DATA SHOWN:
----
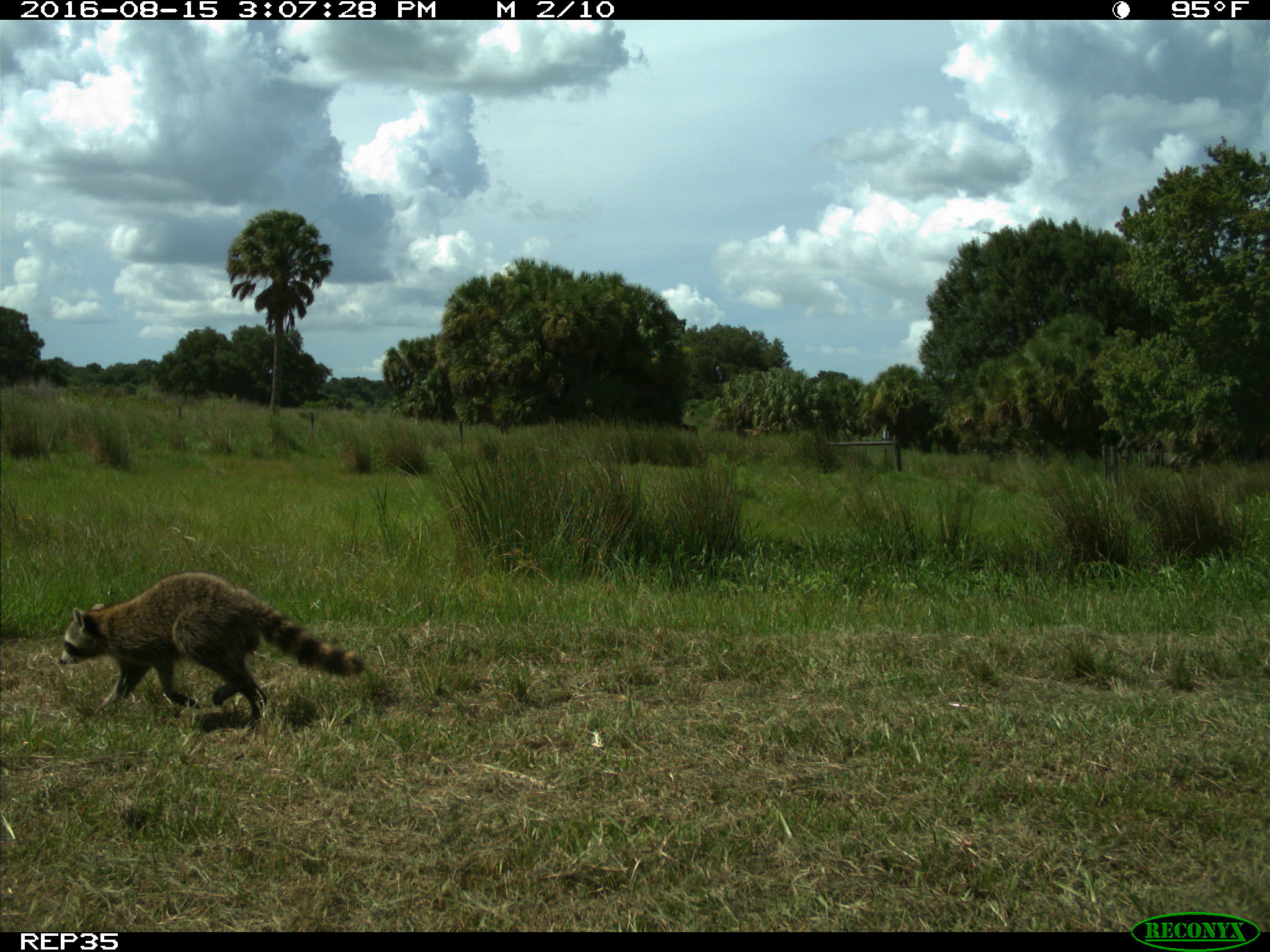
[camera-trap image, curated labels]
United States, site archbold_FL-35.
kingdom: Animalia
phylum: Chordata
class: Mammalia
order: Artiodactyla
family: Bovidae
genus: Bos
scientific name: Bos taurus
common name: domestic cow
----
PROBLEM REQUIREMENTS:
Write out again, exactly as they appear above, the lines from the one containing "phylum: Chordata" to the final line, and only those.

SOLVED PROBLEM:
phylum: Chordata
class: Mammalia
order: Artiodactyla
family: Bovidae
genus: Bos
scientific name: Bos taurus
common name: domestic cow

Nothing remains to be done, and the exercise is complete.